Out of sight, out of mind. What do you see when you stand on the beach and look out at the ocean? You see a broad expanse of blue water — you see the surface of the sea. It is probably wishful thinking to believe that humans might care about marine ecosystems if they could see the carnage below the surface, but if they could see it, the damage done from overfishing would certainly make an impression on them.

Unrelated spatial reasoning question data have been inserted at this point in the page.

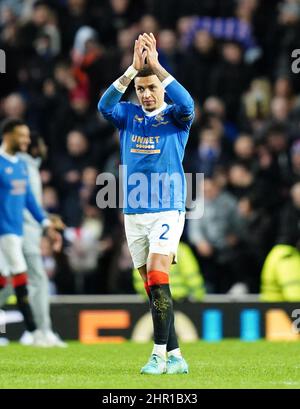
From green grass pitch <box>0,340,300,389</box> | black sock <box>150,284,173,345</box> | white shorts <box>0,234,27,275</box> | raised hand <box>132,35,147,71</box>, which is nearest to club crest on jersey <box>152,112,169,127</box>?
raised hand <box>132,35,147,71</box>

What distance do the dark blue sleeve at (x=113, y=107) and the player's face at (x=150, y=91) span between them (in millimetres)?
165

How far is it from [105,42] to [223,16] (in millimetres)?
Answer: 1963

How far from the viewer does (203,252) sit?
1443 centimetres

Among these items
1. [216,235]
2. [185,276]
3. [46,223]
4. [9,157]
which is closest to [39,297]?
[46,223]

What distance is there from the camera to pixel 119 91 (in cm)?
852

I haven't talked about the health of the oceans for a while, hence this post. I was talking to an old friend who noted that I was writing more about environmental issues than I used to. I told him it was true because when the economy tanked in 2008-09, coverage of the environment took a beating from which it may never recover. As I've written so many times, for humans, the economy is everything. The oceans cover nearly 70% of the Earth's surface. Thus I think the oceans qualify as "the environment"

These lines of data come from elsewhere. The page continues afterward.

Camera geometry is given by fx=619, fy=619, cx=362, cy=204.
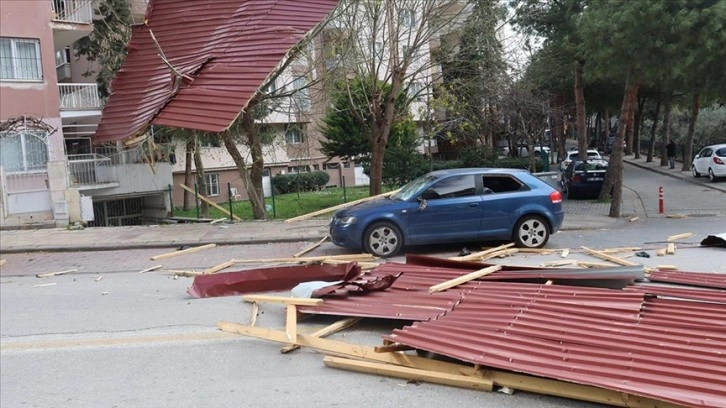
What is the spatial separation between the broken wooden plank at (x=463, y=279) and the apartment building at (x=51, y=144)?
13590 millimetres

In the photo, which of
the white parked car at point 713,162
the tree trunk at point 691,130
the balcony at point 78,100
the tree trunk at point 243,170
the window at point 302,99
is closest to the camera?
the tree trunk at point 243,170

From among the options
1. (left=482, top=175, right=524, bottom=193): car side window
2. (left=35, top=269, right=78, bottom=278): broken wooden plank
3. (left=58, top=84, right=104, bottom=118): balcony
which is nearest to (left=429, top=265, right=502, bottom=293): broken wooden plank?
(left=482, top=175, right=524, bottom=193): car side window

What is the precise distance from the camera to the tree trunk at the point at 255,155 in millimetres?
17672

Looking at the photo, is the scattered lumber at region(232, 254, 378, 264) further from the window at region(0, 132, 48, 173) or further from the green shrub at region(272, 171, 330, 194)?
the green shrub at region(272, 171, 330, 194)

Yet the oceans get short shrift where the environment is concerned, or so it seems to me after decades of following the news. That's not so hard to understand—humans live on the land, on the continents which make up the other 30% of the Earth's surface. Ironically, the large majority of humans prefer to live right next to the oceans. It's not hard to figure out why.
My most recent post about the oceans was Philippe Cousteau — Environmental Advocate. I ridiculed Jacques' grandson because his warnings were full of Obligatory Hope, but maybe I should have lowered my expectations and praised him for simply bringing the subject up. Hardly anybody else does.
Which brings me to today's video, a German TV special made in 2011 called Der Letzte Fisch — Unsere Meere am Scheideweg, which translates as The Last Fish — Our Exhausted Seas. I watched it over the weekend, and was pleased to see that there was interview with Boris Worm of Dalhousie University, whose work I have covered several times on DOTE.
I hope you will watch this longish video, if not today, then some other time. The oceans will be around a lot longer than our pathetic species. Life in the oceans is in big trouble, but marine life has been in big trouble several times over the course of Deep Time (in this case, the last 543 million years). Long after we're gone, life in the oceans will recover from whatever adverse effects humans have on it in the next few centuries. Life in the oceans has been thriving for (roughly) the last 55 million years, and Homo sapiens certainly would not exist if that had not been the case.
So I hope it is worth 42 minutes of your time to watch this German documentary (dubbed in English). This moment in time will never come again. For some of you, it will be worth it to know what is happening to the oceans at that special moment when you are alive and conscious.
For example, I'll bet you didn't know that since the 1950s, the amount of fish in the sea has been reduced by half. Ain't that a shame?